[Questions about pictured scenes]
◆ ◆ ◆ ◆ ◆

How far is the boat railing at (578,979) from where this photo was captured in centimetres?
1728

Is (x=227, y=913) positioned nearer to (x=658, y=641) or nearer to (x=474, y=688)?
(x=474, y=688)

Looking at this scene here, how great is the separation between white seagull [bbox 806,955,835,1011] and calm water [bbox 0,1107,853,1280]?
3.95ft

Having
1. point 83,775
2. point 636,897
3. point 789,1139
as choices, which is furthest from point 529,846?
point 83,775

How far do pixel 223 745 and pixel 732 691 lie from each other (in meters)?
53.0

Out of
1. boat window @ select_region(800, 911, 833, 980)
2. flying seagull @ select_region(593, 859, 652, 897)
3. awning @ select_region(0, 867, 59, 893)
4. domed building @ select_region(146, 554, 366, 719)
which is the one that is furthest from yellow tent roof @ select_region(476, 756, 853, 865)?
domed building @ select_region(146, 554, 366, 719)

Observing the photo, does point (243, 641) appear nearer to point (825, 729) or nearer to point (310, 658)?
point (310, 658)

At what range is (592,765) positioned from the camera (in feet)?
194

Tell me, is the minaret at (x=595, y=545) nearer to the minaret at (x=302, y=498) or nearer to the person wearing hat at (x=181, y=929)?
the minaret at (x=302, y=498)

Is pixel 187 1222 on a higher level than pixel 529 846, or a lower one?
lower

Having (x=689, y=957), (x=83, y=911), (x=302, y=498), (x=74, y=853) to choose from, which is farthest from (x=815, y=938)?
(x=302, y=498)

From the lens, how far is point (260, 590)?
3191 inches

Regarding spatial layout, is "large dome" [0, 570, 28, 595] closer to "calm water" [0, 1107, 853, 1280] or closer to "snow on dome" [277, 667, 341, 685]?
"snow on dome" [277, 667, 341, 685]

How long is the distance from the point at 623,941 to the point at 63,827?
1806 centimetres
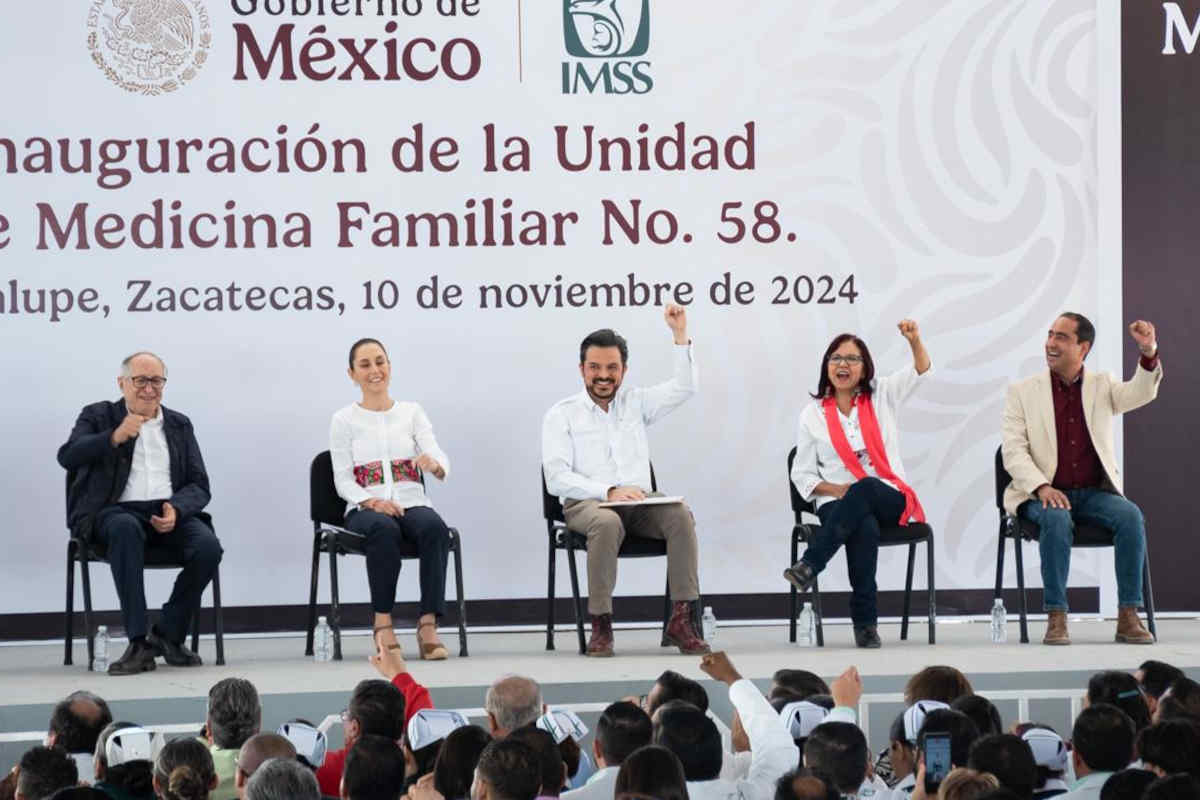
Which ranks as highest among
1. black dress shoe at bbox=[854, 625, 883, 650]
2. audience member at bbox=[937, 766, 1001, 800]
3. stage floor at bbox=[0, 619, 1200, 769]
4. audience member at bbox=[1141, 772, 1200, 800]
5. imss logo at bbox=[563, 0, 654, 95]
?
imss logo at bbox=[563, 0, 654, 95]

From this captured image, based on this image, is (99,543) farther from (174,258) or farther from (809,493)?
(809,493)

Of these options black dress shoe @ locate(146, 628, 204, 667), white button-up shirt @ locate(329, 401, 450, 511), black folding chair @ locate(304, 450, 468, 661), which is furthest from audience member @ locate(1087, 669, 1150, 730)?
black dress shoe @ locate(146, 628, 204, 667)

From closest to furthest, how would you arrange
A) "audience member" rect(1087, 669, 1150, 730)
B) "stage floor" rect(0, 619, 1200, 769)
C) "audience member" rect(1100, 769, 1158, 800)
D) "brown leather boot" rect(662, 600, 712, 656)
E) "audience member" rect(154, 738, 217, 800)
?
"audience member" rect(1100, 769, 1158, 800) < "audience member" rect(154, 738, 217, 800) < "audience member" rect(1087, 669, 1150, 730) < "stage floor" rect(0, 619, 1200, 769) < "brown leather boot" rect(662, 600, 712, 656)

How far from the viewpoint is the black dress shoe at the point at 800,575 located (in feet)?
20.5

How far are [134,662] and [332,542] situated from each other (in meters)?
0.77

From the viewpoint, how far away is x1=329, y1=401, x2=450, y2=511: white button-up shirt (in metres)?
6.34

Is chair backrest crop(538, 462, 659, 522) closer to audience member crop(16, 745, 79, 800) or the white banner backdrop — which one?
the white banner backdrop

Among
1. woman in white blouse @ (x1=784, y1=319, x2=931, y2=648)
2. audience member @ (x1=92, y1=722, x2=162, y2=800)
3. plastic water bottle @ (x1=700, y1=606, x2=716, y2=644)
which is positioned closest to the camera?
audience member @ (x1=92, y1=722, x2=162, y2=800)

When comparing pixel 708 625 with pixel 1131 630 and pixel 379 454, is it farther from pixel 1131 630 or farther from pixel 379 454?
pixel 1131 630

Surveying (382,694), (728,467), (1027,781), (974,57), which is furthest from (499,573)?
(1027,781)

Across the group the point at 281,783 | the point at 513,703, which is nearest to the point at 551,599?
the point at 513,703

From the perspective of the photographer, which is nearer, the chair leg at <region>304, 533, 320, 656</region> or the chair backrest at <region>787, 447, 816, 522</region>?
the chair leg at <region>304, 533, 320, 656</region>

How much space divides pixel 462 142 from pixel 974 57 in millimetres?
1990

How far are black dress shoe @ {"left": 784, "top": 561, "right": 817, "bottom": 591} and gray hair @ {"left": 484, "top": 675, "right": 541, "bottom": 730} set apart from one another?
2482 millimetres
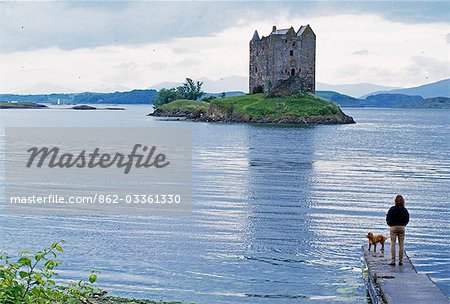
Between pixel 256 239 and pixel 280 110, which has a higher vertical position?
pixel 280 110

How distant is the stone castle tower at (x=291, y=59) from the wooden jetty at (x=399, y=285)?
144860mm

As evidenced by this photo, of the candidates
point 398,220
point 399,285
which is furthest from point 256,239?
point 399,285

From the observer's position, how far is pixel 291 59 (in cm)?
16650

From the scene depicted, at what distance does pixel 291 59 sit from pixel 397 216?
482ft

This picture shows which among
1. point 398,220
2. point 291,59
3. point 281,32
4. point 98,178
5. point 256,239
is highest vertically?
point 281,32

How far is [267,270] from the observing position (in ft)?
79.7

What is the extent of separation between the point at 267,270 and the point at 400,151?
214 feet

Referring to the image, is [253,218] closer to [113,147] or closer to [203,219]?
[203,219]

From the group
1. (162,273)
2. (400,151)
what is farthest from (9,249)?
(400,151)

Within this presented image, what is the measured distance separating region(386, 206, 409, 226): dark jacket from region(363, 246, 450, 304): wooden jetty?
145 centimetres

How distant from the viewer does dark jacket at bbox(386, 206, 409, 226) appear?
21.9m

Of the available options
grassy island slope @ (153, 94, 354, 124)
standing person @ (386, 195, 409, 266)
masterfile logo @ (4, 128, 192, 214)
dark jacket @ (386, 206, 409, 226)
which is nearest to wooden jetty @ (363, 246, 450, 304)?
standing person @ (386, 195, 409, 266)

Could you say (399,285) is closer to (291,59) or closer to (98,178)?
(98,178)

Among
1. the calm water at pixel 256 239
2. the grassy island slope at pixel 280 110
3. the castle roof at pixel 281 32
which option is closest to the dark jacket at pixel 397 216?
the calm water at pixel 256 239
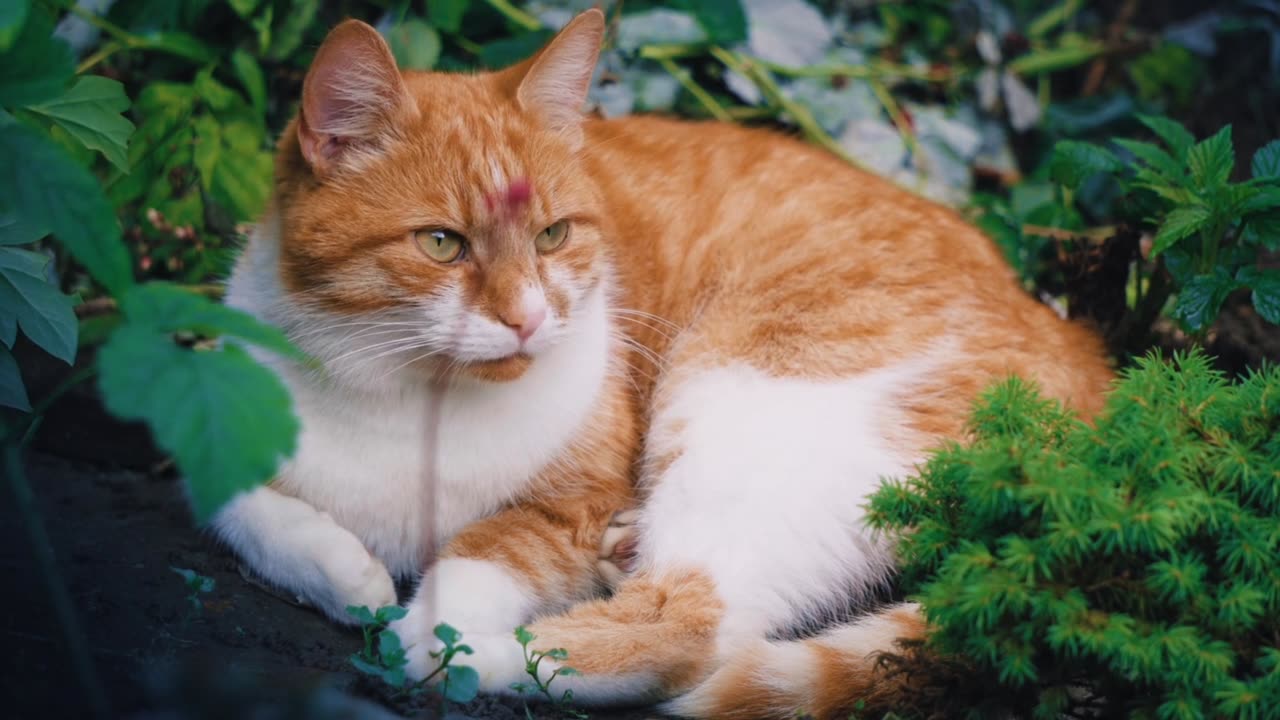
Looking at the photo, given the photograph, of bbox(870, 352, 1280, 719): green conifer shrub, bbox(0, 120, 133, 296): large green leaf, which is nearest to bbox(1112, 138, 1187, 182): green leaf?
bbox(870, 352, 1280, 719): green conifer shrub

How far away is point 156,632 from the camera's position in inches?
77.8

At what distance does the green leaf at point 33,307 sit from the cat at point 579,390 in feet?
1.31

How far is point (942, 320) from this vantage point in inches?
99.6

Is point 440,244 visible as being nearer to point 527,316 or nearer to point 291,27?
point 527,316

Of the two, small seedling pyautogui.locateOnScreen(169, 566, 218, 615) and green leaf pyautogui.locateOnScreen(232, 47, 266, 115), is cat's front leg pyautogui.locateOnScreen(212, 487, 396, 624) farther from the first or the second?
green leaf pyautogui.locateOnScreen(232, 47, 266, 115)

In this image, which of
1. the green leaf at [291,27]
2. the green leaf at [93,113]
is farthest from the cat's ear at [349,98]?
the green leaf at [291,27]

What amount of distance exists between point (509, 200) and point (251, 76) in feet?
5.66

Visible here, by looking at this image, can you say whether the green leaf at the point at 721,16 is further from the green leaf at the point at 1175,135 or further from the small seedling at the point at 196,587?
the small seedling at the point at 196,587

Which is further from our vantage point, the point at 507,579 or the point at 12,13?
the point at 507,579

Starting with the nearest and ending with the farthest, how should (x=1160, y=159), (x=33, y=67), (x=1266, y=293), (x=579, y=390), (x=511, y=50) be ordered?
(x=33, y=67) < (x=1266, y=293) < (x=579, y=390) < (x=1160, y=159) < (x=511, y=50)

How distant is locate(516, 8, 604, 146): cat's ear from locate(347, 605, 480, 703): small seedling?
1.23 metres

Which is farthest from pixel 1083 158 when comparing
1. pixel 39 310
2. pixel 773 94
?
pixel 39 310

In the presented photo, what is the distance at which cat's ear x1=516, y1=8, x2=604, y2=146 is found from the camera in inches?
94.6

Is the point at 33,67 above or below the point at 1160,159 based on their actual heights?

◆ ◆ ◆ ◆ ◆

#### EXERCISE GOAL:
Please put the data starting with the line that contains "Which is further" and going on through the line that contains "1.23 metres" into a two-column CSV with the columns text and answer, giving each one and its answer a row of their own. Use only those lines, quote every field, and turn any line breaks into spaces.

#### ANSWER BELOW:
text,answer
"Which is further from our vantage point, the point at 507,579 or the point at 12,13?","the point at 507,579"
"Starting with the nearest and ending with the farthest, how should (x=1160, y=159), (x=33, y=67), (x=1266, y=293), (x=579, y=390), (x=511, y=50) be ordered?","(x=33, y=67) < (x=1266, y=293) < (x=579, y=390) < (x=1160, y=159) < (x=511, y=50)"
"How distant is locate(516, 8, 604, 146): cat's ear from locate(347, 605, 480, 703): small seedling?","1.23 metres"